* _Problem description_:
Please show every line in the items below that contains the word "picture".

* _Information given_:
########################################

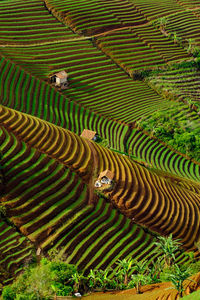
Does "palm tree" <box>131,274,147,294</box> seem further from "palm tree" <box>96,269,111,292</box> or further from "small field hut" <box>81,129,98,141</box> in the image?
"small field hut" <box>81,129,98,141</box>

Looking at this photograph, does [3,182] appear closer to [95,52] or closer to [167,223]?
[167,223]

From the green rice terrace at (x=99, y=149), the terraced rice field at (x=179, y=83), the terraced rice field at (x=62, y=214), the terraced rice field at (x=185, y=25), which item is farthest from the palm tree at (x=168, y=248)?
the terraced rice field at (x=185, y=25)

########################################

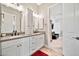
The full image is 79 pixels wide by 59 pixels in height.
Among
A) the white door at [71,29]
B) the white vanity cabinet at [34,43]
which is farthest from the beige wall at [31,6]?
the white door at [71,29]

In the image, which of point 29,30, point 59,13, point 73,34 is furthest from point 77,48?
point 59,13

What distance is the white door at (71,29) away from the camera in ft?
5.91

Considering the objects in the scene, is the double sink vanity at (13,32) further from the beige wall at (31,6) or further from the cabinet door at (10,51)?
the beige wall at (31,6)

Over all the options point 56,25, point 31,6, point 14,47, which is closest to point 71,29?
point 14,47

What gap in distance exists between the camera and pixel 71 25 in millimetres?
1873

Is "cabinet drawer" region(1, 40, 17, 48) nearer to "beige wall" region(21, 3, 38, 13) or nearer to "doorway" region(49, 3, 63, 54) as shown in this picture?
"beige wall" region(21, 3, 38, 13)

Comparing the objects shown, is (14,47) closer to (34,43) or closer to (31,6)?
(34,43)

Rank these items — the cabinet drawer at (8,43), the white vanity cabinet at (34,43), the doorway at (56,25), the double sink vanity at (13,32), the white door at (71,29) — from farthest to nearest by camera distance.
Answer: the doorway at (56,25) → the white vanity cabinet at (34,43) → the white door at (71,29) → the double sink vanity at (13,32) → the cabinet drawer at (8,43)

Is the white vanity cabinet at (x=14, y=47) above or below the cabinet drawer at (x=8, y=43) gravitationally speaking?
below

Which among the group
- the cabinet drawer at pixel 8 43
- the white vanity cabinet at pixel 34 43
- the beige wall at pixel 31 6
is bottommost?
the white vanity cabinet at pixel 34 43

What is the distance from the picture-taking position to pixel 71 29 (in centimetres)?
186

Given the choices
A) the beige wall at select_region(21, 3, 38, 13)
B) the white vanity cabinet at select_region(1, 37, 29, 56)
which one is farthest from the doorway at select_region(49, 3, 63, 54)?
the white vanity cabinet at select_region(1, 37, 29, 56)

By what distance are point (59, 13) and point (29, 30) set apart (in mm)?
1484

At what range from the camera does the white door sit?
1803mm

########################################

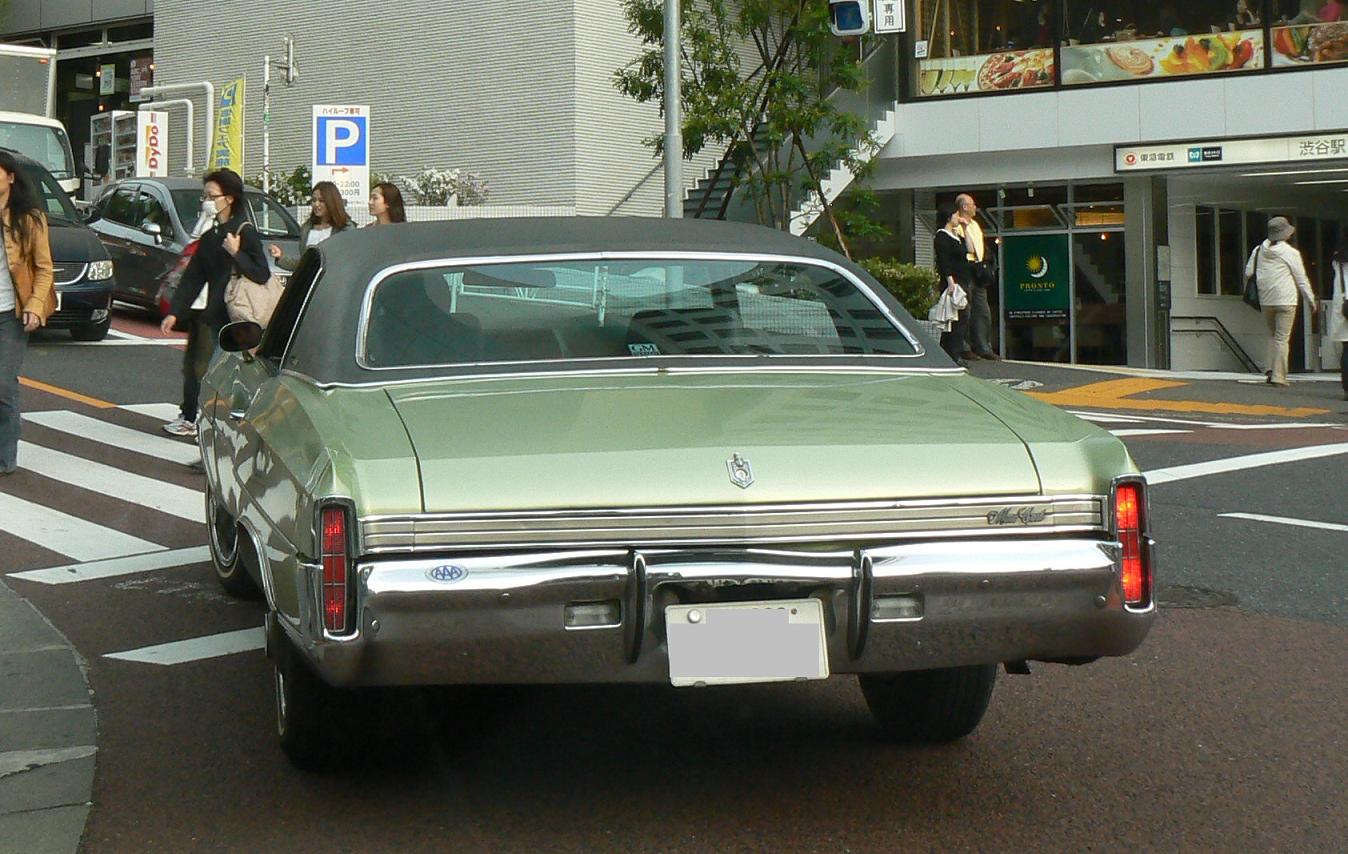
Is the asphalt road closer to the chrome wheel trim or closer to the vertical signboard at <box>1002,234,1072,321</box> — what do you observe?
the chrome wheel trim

########################################

* _Full answer_:
Is "cabinet drawer" region(1, 40, 17, 48) nearer to "beige wall" region(21, 3, 38, 13) or nearer to "doorway" region(49, 3, 63, 54) as shown in this picture?
What is the distance from the picture-taking position to pixel 71 29 (in centimetres)?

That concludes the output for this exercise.